Es por eso que debemos tener en cuenta tres elementos importantes:
- Subir. «Jesús tomó a Pedro, Santiago y Juan y se los llevó a una montaña alta». Se trata de alzar la mirada, de contemplar más allá de las estrecheces de nuestros ojos. Se trata de hacer el esfuerzo de alejarnos un poco de lo urgente de nuestra vida para tener una perspectiva mayor de lo verdaderamente importante. Se trata de buscar el encuentro con Cristo para volver a la vida cambiado por Él.
- Escuchar. Es imperativo divino. Escuchar a Cristo. En las relaciones de amistad la escucha juega un papel central. En cierta medida, escuchar al otro me complica la existencia, me compromete con el otro, me hace formar parte del devenir del otro.
- Bajar. Para poder levantar a un hombre caído es necesario agacharse. No podemos estar siempre viviendo en abstracto nuestra vida cristiana. Ésta ha de encarnarse en medio de la humanidad. Ha de poner un resplandor de gloria recibida por la fe en Cristo Jesús como punto de luz y esperanza en medio de las tinieblas de nuestro mundo. Es pues, imperativo, dejarnos transfigurar (grabar su resplandor en nosotros) por otro paradigma relacional, atrevernos a revolucionar la consciencia, a construir otro tipo de práctica que emerja del corazón que palpita ante la voz que nos llama a cada uno de nosotros: hijos muy amados en “el Hijo muy amado”.
PARA LA VIDA
Eran dos hermanos que cultivaban juntos una finca muy fértil y se repartían a partes iguales la abundante cosecha.
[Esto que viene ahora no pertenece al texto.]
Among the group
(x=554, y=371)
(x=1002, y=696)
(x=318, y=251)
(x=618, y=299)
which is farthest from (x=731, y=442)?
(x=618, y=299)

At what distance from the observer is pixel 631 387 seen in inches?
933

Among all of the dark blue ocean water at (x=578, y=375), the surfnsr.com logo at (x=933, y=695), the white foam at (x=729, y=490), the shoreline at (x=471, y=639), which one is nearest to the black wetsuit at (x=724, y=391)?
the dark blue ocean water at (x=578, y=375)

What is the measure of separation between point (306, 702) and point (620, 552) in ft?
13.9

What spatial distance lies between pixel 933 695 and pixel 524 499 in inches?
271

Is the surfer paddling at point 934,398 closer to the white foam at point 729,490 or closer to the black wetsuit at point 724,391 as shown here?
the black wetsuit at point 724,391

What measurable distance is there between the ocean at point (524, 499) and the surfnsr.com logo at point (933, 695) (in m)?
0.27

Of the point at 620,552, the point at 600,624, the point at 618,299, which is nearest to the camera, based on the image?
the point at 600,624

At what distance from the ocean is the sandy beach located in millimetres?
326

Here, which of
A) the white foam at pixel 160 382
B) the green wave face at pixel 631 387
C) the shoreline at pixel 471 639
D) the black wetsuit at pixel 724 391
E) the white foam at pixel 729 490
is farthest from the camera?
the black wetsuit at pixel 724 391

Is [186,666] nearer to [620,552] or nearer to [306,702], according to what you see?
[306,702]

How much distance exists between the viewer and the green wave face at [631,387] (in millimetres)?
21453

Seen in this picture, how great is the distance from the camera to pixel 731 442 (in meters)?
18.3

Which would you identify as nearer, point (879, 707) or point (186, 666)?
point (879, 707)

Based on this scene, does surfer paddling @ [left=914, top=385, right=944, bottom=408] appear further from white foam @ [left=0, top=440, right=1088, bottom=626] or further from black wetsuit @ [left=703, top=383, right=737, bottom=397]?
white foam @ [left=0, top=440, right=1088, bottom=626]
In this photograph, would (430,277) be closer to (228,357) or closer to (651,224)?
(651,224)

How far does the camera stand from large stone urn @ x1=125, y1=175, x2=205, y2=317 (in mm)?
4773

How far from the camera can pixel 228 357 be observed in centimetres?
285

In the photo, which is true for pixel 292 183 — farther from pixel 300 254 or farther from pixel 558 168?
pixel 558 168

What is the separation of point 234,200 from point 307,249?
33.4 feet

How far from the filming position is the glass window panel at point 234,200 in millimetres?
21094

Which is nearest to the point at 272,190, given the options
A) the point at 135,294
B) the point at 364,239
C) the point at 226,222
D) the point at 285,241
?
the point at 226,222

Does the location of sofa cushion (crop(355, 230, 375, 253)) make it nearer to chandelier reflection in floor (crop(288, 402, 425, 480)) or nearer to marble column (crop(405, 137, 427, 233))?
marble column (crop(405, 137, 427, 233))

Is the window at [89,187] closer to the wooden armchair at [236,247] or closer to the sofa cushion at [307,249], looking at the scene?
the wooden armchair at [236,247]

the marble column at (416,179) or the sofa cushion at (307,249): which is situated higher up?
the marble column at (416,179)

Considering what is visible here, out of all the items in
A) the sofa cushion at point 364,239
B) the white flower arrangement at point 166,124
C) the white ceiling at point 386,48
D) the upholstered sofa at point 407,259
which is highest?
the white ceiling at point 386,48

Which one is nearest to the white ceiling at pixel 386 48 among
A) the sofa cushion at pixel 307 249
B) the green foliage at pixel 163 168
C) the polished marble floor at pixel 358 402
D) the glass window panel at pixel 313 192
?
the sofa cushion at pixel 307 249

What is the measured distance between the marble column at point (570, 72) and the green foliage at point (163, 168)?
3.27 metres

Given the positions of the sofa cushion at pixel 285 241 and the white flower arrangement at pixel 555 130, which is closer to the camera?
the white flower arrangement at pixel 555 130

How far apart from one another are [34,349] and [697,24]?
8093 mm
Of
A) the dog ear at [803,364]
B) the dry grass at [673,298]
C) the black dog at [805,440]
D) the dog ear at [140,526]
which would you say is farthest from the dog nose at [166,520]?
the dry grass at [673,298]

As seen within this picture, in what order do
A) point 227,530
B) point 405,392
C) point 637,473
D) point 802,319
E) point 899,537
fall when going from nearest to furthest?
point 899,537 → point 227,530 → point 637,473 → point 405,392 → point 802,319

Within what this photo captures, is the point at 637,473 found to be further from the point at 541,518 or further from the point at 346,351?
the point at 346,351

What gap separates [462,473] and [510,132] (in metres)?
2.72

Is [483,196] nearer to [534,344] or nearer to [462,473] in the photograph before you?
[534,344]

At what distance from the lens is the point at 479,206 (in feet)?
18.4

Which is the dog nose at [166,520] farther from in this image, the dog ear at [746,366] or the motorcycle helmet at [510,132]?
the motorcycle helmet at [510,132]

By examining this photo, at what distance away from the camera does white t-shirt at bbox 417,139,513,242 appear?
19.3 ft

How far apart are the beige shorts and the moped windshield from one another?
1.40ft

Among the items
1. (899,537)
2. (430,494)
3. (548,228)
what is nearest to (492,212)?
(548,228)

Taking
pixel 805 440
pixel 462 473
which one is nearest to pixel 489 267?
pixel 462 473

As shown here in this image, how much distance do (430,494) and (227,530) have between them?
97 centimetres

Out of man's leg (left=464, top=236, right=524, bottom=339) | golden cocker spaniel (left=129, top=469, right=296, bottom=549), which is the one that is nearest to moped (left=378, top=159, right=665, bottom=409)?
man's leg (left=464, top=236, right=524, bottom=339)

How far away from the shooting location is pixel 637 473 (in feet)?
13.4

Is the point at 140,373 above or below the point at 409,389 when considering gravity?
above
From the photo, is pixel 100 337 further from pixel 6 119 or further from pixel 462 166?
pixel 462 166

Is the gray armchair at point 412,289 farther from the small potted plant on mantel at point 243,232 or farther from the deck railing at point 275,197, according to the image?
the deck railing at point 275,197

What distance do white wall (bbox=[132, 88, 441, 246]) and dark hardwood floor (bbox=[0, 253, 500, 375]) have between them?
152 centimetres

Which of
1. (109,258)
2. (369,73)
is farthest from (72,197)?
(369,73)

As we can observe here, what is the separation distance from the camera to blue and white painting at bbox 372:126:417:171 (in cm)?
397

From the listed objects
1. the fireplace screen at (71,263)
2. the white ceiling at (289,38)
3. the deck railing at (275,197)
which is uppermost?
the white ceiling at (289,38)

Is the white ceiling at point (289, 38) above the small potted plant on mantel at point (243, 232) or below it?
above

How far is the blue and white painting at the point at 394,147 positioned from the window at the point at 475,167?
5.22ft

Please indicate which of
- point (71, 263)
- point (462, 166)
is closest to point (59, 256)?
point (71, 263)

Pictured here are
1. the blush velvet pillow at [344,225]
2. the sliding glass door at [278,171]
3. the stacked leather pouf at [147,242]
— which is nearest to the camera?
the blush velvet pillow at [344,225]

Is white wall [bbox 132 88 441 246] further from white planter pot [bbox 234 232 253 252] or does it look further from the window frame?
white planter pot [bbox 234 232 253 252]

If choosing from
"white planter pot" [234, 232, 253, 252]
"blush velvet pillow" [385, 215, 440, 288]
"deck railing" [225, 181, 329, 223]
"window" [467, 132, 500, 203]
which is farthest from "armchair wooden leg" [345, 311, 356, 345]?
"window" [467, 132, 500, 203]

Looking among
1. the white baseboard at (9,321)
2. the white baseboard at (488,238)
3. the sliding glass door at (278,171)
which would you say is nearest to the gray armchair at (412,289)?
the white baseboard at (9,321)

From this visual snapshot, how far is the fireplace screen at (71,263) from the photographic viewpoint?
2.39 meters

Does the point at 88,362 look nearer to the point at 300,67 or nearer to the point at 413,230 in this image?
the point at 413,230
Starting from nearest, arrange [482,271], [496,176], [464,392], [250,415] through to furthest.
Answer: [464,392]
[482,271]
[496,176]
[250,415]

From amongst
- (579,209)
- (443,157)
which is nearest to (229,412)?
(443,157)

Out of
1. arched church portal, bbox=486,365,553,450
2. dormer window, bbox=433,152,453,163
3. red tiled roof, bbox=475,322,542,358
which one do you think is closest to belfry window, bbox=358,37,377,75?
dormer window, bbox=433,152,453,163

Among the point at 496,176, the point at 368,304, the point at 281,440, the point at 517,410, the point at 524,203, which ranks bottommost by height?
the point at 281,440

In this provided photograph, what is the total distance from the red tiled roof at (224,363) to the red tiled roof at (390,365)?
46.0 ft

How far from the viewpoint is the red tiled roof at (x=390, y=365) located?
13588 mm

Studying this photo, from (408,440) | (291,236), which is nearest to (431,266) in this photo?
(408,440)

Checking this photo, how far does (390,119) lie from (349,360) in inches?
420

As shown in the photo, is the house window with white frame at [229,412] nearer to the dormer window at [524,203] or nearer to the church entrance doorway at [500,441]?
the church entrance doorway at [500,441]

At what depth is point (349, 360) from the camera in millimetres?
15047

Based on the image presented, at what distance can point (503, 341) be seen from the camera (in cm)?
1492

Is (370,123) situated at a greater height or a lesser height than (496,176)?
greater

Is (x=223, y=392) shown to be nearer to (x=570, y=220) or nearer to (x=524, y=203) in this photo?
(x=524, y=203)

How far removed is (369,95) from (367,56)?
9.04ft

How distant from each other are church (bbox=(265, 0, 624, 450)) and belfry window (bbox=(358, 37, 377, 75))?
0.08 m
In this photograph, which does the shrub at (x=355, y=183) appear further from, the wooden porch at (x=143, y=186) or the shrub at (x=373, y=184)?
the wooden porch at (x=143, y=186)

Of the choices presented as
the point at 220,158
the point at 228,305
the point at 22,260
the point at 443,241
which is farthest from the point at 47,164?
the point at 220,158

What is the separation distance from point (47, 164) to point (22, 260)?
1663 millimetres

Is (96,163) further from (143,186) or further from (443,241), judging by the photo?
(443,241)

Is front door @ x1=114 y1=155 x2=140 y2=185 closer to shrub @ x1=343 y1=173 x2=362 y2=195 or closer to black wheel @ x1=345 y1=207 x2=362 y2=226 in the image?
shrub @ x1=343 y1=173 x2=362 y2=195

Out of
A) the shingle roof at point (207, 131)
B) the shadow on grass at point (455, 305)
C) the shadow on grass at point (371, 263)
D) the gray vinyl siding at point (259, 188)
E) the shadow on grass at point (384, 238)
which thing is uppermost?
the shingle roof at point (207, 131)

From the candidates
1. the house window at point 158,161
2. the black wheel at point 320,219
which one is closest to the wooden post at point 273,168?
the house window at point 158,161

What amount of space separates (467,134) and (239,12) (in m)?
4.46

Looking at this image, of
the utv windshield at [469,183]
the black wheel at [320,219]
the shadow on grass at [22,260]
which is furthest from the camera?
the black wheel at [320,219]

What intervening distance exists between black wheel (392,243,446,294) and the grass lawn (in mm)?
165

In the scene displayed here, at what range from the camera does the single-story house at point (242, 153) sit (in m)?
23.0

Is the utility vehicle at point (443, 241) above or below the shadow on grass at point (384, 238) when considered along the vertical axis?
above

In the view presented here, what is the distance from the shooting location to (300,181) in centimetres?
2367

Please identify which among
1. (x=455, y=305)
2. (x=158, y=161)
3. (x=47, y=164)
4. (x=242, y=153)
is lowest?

El uno era soltero y el otro casado. Al principio todo iba perfectamente. Pero llegó un momento en el que el hermano casado empezó a despertarse sobresaltado por las noches, pensando: “No es justo. Mi hermano no está casado y se lleva la mitad de la cosecha. Yo tengo mujer y cinco hijos, de modo que, cuando sea anciano, tendré todo cuanto necesite.
Sin embargo, ¿quién cuidará de mi pobre hermano cuando sea viejo? Necesita ahorrar para el futuro mucho más de lo que actualmente ahorra, porque su necesidad es mayor que la mía”. Entonces se levantaba de la cama, e iba en secreto a donde vivía su hermano y vaciaba en el granero de éste un saco de grano. También el hermano soltero comenzó a despertarse por las noches y a decirse a sí mismo: “Esto es una injusticia. Mi hermano tiene mujer y cinco hijos y se lleva la mitad de la cosecha.
Yo no tengo que mantener a nadie más que a mí mismo. ¿Es justo acaso que mi hermano, cuya necesidad es mayor que la mía, reciba lo mismo que yo? Entonces se levantaba de la cama y llevaba un saco de grano al granero de su hermano. Un día, se levantaron de la cama al mismo tiempo y tropezaron uno con otro, cada cual con un saco de grano a la espalda.
Muchos años más tarde, cuando ya habían muerto los dos, el hecho se fue conociendo por toda la comarca. Y cuando los ciudadanos decidieron levantar un templo, escogieron para ello el lugar en el que ambos hermanos se habían encontrado, porque no creían que hubiera en toda la ciudad un lugar más santo que aquél».